The records below must be reproduced exactly, excluding any pictures.

(DATA EXCERPTS):
*** Begin section ***

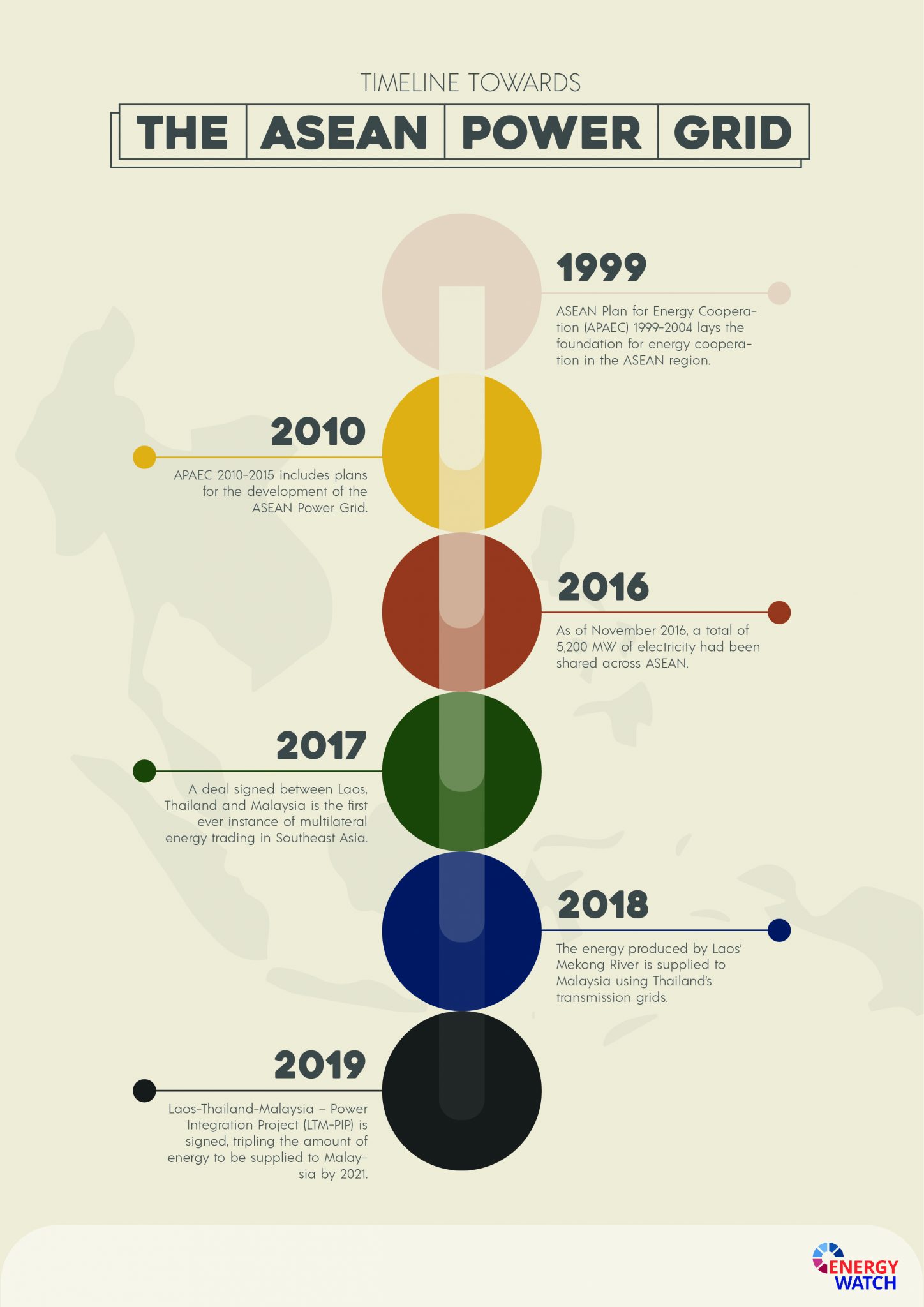 TIMELINE TOWARDS

THE ASEAN POWER GRID

1999

ASEAN Plan for Energy Cooperation (APAEC) 1999-2004 lays the foundation for energy cooperation in the ASEAN region.

2010

APAEC 2010-2015 includes plans for the development of the ASEAN Power Grid.

2016

As of November 2016, a total of 5,200 MW of electricity had been shared across ASEAN.

2017

A deal signed between Laos, Thailand and Malaysia is the first ever instance of multilateral energy trading in Southeast Asia.

2018

The energy produced by Laos' Mekong River is supplied to Malaysia using Thailand's transmission grids.

2019

Laos-Thailand-Malaysia – Power Integration Project (LTM-PIP) is signed, tripling the amount of energy to be supplied to Malaysia by 2021.

ENERGY WATCH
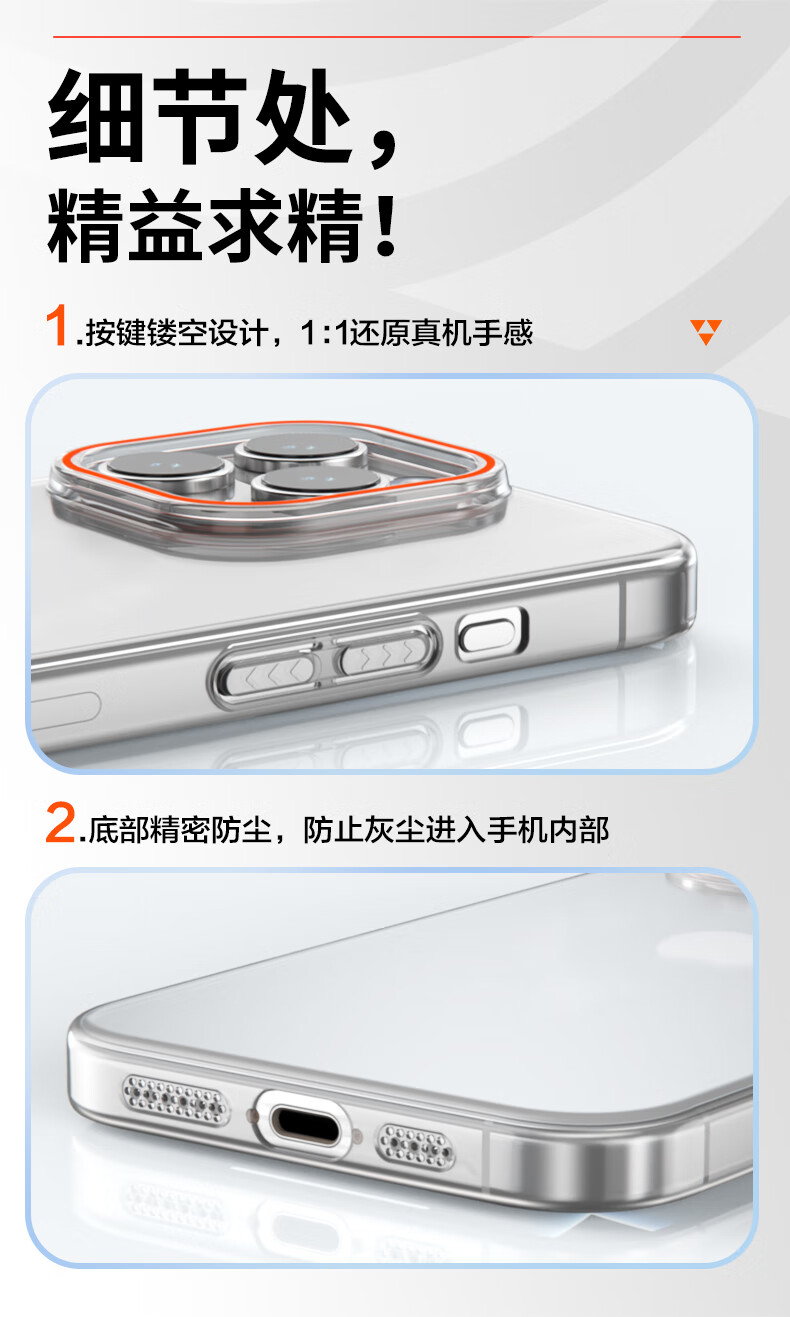 细节处，
精益求精！

1.按键镂空设计，1:1还原真机手感

2.底部精密防尘，防止灰尘进入手机内部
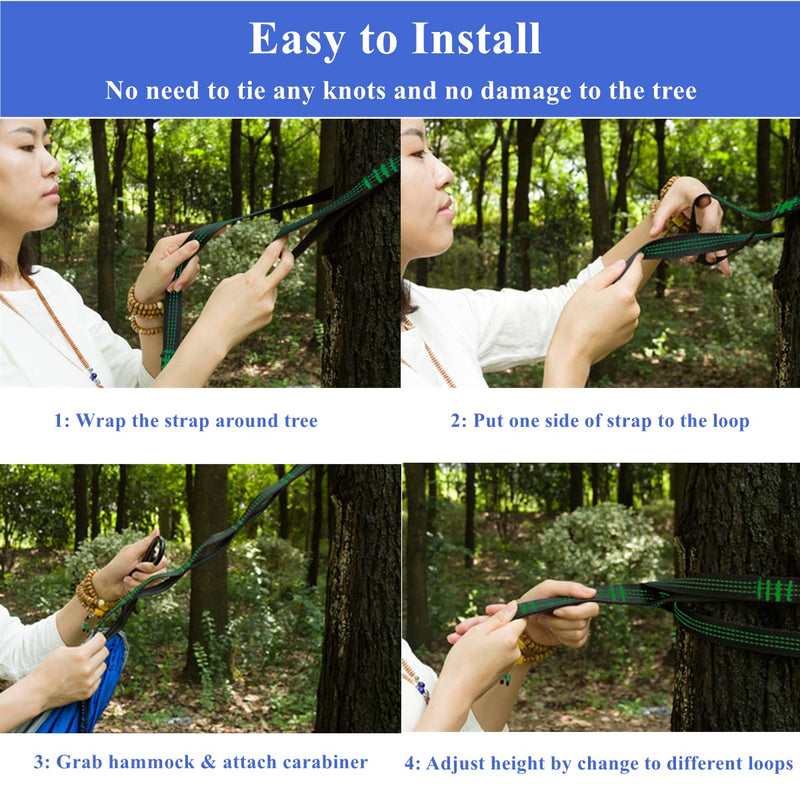 Easy to Install

No need to tie any knots and no damage to the tree

1: Wrap the strap around tree

2: Put one side of strap to the loop

3: Grab hammock & attach carabiner

4: Adjust height by change to different loops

*** End section ***

(OUTPUT):
 TIMELINE TOWARDS

THE ASEAN POWER GRID

1999

ASEAN Plan for Energy Cooperation (APAEC) 1999-2004 lays the foundation for energy cooperation in the ASEAN region.

2010

APAEC 2010-2015 includes plans for the development of the ASEAN Power Grid.

2016

As of November 2016, a total of 5,200 MW of electricity had been shared across ASEAN.

2017

A deal signed between Laos, Thailand and Malaysia is the first ever instance of multilateral energy trading in Southeast Asia.

2018

The energy produced by Laos' Mekong River is supplied to Malaysia using Thailand's transmission grids.

2019

Laos-Thailand-Malaysia – Power Integration Project (LTM-PIP) is signed, tripling the amount of energy to be supplied to Malaysia by 2021.

ENERGY WATCH
 细节处，
精益求精！

1.按键镂空设计，1:1还原真机手感

2.底部精密防尘，防止灰尘进入手机内部
 Easy to Install

No need to tie any knots and no damage to the tree

1: Wrap the strap around tree

2: Put one side of strap to the loop

3: Grab hammock & attach carabiner

4: Adjust height by change to different loops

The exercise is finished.